◆ Task requirements ◆
Copy out the passage below about the artist Mel Chin word for word, from its first sentence to its last, keeping every word and punctuation mark the same.

◆ Source text ◆
Mel Chin refuses to be pinned down, hemmed in, or otherwise restricted from pursuing whatever concept fires his imagination—in whatever medium seems appropriate. The Houston-born artist began his career making sculptures based on research into ancient cultures, social issues, and geopolitical subterfuges. But after a 1989 solo show at the Hirshhorn Museum and Sculpture Garden in Washington, DC, he appeared to jump track, abandoning object-making for the less familiar territory of conceptual art based on botany, ecology, and hands-on collaboration with scientists and government officials. In his redefining project Revival Field (1993), he attempted to reclaim 60 square feet of toxic soil in a St. Paul, Minnesota, landfill. To do this, Chin and his collaborator, Rufus Chaney, relied on plants called hyper-accumulators, which can draw heavy metals like zinc and cadmium out of the earth through their root systems. Though Chin has subsequently been tagged as an environmental artist, he has followed many divergent paths, also working in recent years with comic books, animated films, and even commercial television.

◆ Dataset entries ◆
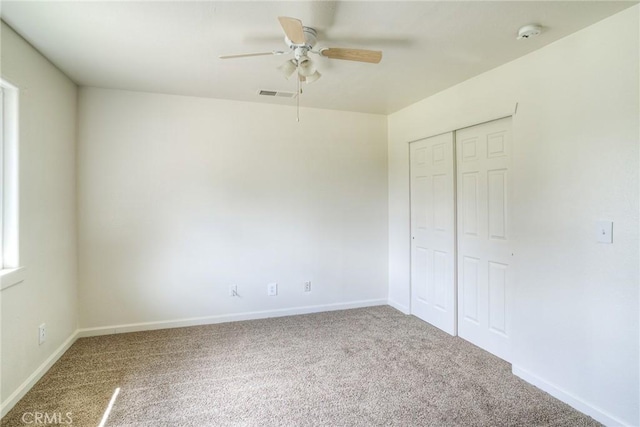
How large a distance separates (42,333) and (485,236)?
3685 millimetres

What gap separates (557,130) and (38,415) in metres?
3.82

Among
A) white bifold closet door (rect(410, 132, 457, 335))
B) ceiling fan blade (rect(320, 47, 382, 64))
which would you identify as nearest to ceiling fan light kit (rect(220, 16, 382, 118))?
ceiling fan blade (rect(320, 47, 382, 64))

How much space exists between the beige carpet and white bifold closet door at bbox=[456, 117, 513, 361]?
26 cm

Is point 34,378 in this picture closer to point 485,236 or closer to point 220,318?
point 220,318

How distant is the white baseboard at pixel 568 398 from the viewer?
6.33 feet

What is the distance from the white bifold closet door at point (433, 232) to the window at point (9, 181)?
3.48m

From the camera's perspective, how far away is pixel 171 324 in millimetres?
3424

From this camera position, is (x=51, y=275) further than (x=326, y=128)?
No

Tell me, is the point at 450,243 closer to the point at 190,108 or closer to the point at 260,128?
the point at 260,128

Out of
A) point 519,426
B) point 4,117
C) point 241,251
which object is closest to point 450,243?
point 519,426

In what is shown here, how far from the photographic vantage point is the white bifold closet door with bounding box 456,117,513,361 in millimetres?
2711

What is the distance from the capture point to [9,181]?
7.05ft

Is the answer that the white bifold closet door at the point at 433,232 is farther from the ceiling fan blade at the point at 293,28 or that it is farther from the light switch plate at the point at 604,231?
the ceiling fan blade at the point at 293,28

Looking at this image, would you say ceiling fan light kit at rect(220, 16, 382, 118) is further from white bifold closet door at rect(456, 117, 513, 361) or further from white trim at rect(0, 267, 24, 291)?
white trim at rect(0, 267, 24, 291)
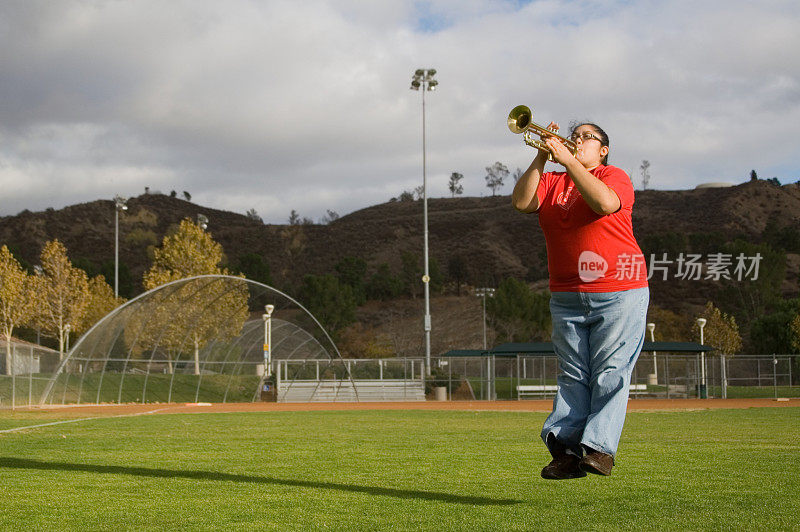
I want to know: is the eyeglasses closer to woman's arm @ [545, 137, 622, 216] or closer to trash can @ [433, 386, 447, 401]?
woman's arm @ [545, 137, 622, 216]

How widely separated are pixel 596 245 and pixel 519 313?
64693 millimetres

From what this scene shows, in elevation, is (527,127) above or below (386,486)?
above

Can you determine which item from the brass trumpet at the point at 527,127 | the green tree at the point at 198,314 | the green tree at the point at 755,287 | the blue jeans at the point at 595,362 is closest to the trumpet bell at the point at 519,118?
the brass trumpet at the point at 527,127

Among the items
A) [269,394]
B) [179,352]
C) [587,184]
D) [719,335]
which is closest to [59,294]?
[269,394]

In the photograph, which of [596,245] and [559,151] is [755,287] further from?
[559,151]

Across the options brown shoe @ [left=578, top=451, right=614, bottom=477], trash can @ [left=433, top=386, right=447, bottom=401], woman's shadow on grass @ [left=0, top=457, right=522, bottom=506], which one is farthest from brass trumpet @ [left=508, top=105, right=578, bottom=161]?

◆ Reply ◆
Mel Chin refuses to be pinned down, hemmed in, or otherwise restricted from pursuing whatever concept fires his imagination—in whatever medium seems appropriate. The Houston-born artist began his career making sculptures based on research into ancient cultures, social issues, and geopolitical subterfuges. But after a 1989 solo show at the Hirshhorn Museum and Sculpture Garden in Washington, DC, he appeared to jump track, abandoning object-making for the less familiar territory of conceptual art based on botany, ecology, and hands-on collaboration with scientists and government officials. In his redefining project Revival Field (1993), he attempted to reclaim 60 square feet of toxic soil in a St. Paul, Minnesota, landfill. To do this, Chin and his collaborator, Rufus Chaney, relied on plants called hyper-accumulators, which can draw heavy metals like zinc and cadmium out of the earth through their root systems. Though Chin has subsequently been tagged as an environmental artist, he has followed many divergent paths, also working in recent years with comic books, animated films, and even commercial television.